Novembro de 1934



Dizia a minha mãe e os familiares mais directos e contemporâneos, que eu nasci à 01 h 15, no dealbar do dia 4 de Novembro do ano da Graça de 1934. Foi “da graça“ porque o ano, ao que também dizem, foi de boas colheitas de toda a natureza. O meu pai, por exemplo, era muito enfático nessa opinião. E foi já num domingo, para que para mim fosse sempre tido como tal.

O parto teve lugar em casa, assistido pela parteira oficial da terra, que essas modernices das maternidades ou hospitais só viriam bastante mais tarde e a destempo no caso vertente.
Tão relevante acontecimento teve lugar no Pombalinho, descuido de uma mosca num mapa das estradas a sul da Golegã, perto do Tejo e da terra que o Saramago fez nascer para a curiosidade pública, a Azinhaga, cuja localização tem sido objecto de alguma pesquisa depois de 1999. Ribatejano, e Escorpião para os curiosos da astrologia.

Não houve posteriores eventos similares. Fui portanto, domesticamente falando, exemplar único, condição que os meus pais não quiseram alterar.
Diga-se de passagem que essa circunstância, em certas alturas, não foi do meu inteiro agrado, tanto assim que escrevi na página interior do meu livro da primeira classe que a minha mãe guardava religiosamente e sobrou de uma cheia do Tejo que lhe entrou em casa em 1979 e levou muitos outros por água abaixo: “este livro há-de ser para o meu irmão”. Sem erros ortográficos.

Mais tarde, preocupou-me a ideia um tanto fixa do que seria para os meus pais o meu eventual desaparecimento por uma qualquer razão e forma.
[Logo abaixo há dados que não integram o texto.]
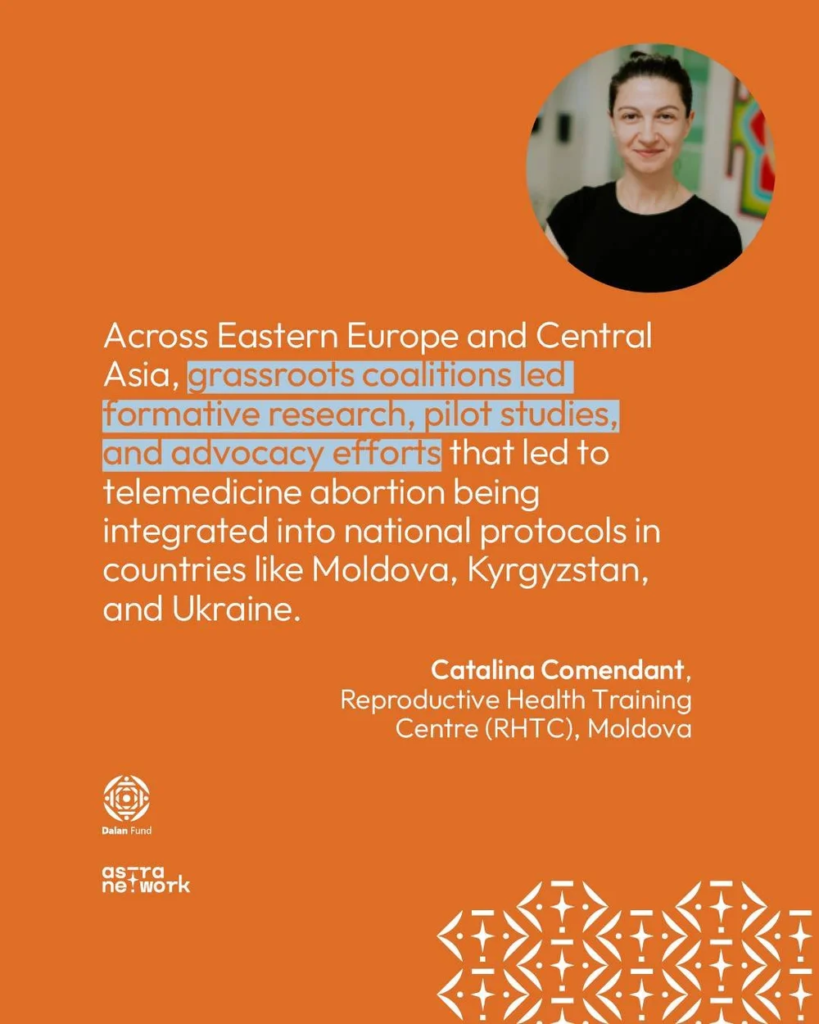 Across Eastern Europe and Central Asia, grassroots coalitions led formative research, pilot studies, and advocacy efforts that led to telemedicine abortion being integrated into national protocols in countries like Moldova, Kyrgyzstan, and Ukraine.

Catalina Comendant,
Reproductive Health Training Centre (RHTC), Moldova

Dalan Fund

astra
network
Confesso que, com alguma angústia, tal coisa me vinha à cabeça de quando em vez guardando eu disso segredo, tudo constituindo matéria para boas elaborações psicológicas por quem as saiba fazer. É matéria seguramente já estudada.

Mas tenho uma irmã colaça, a Maria Adelaide, um mês mais velha do que eu.
A mãe dela, então abundante de físico e de leite, a Maria Saúde, era vizinha dos meus pais e a minha teve um percalço nos seios que lhe tornava tormentoso o meu aleitamento com a matéria-prima da casa.
Fui bem tratado. E eu e a minha “irmã” comemoramos a circunstância de quando em vez, participando ela até com um excelente pão caseiro que fabrica em casa como em antigos tempos. Com chouriço.